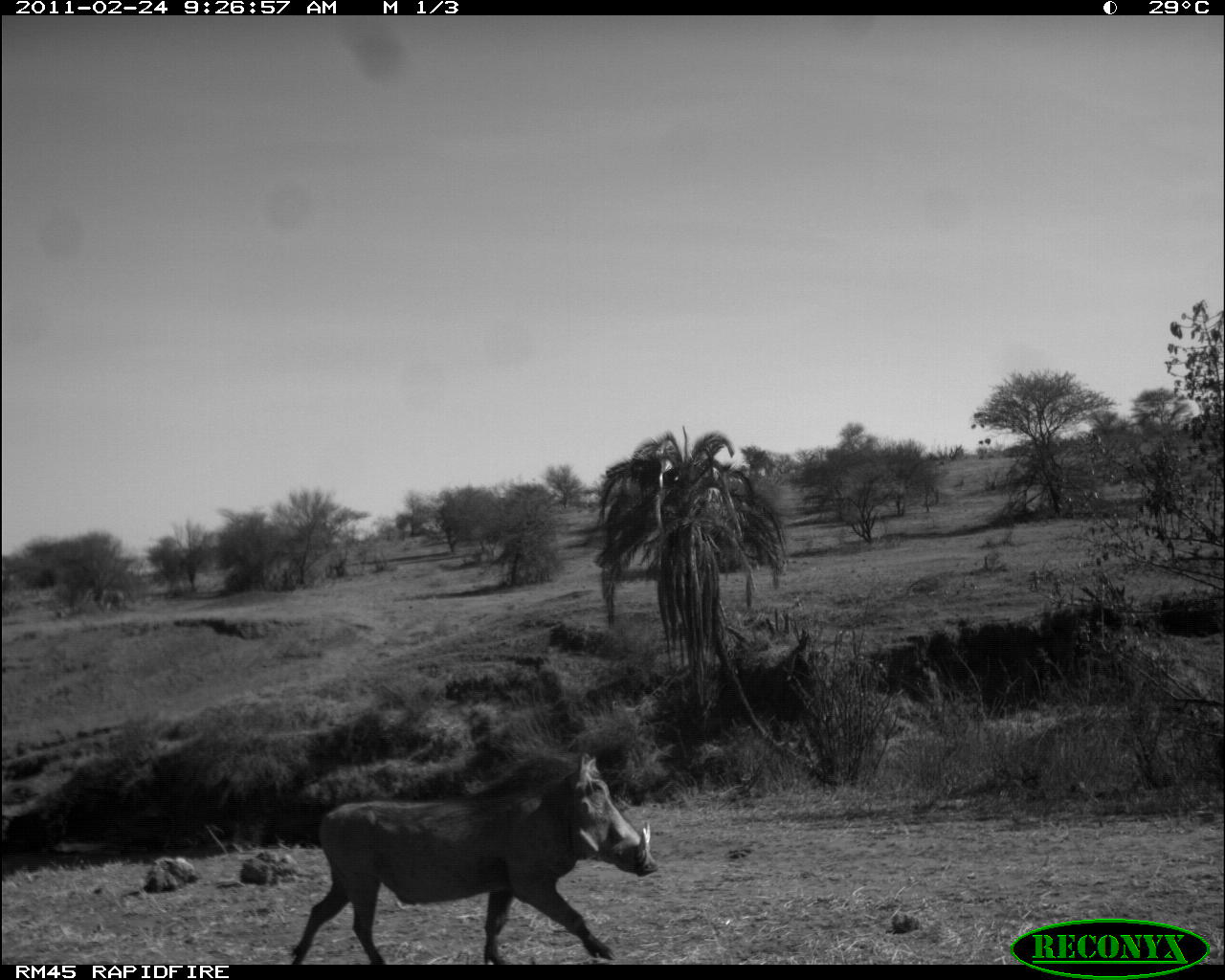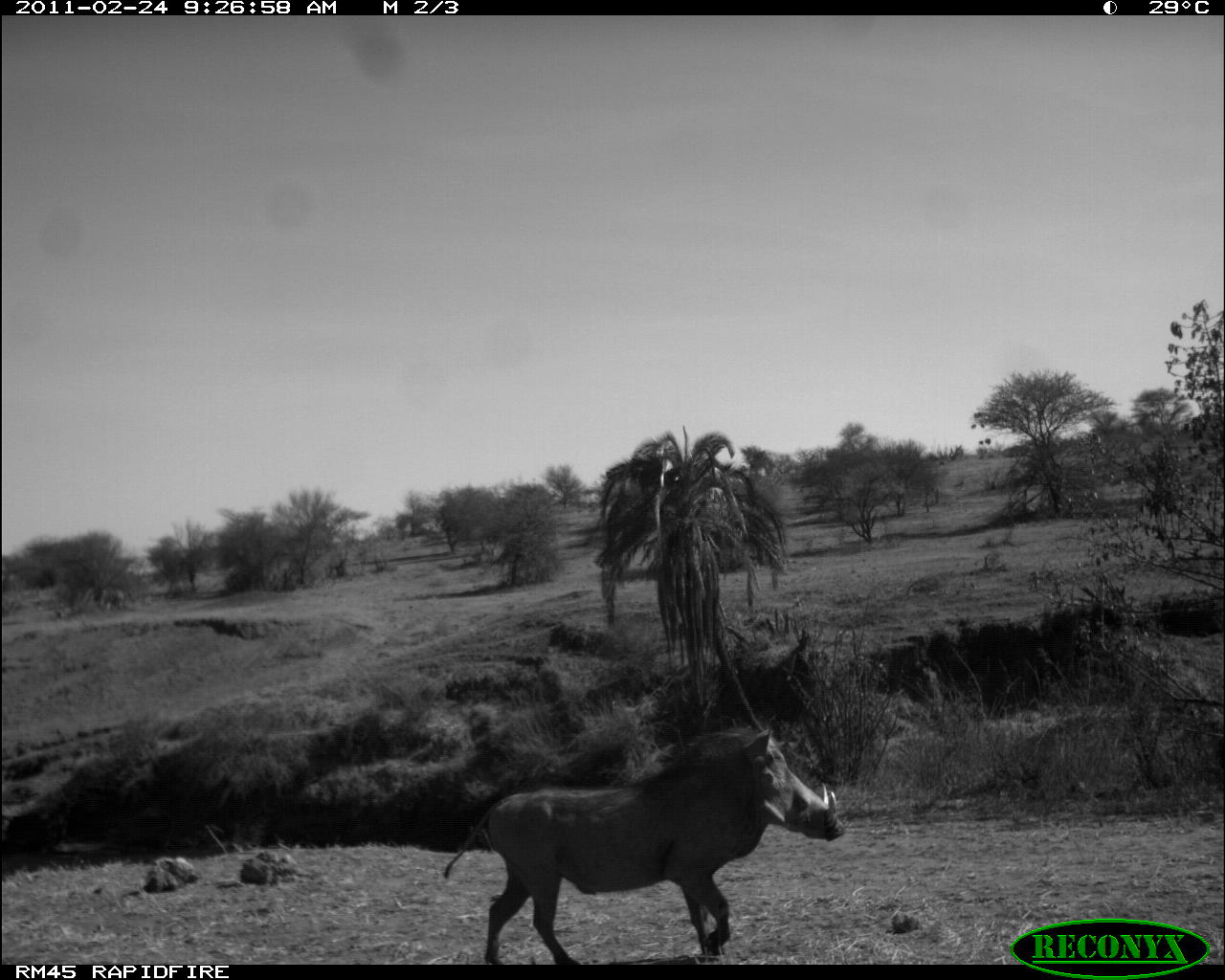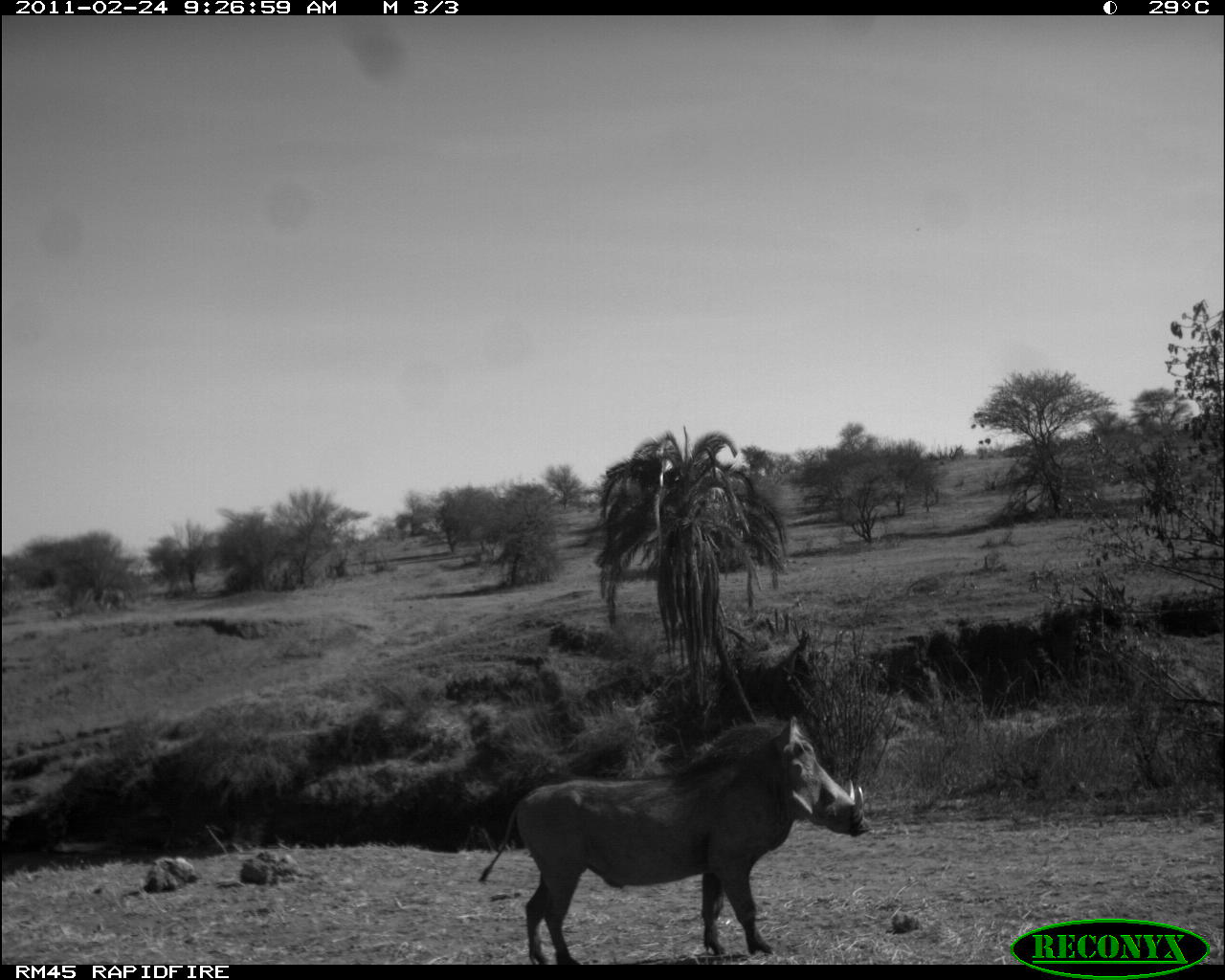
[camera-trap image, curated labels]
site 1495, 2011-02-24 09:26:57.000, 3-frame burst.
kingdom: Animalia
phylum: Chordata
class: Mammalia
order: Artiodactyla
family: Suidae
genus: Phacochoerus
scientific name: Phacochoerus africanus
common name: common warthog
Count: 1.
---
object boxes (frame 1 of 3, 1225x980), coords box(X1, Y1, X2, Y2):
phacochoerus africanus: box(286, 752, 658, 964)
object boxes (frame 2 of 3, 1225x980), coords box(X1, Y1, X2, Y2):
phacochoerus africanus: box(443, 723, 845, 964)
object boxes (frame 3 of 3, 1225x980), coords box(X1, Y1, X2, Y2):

▬▬▬

WHAT YOU HAVE TO DO>
The answer consists of the line holding "kingdom: Animalia" and every line after it up to the end of the records, word for word.

ANSWER FOR THIS EXERCISE>
kingdom: Animalia
phylum: Chordata
class: Mammalia
order: Artiodactyla
family: Suidae
genus: Phacochoerus
scientific name: Phacochoerus africanus
common name: common warthog
Count: 1.
---
object boxes (frame 1 of 3, 1225x980), coords box(X1, Y1, X2, Y2):
phacochoerus africanus: box(286, 752, 658, 964)
object boxes (frame 2 of 3, 1225x980), coords box(X1, Y1, X2, Y2):
phacochoerus africanus: box(443, 723, 845, 964)
object boxes (frame 3 of 3, 1225x980), coords box(X1, Y1, X2, Y2):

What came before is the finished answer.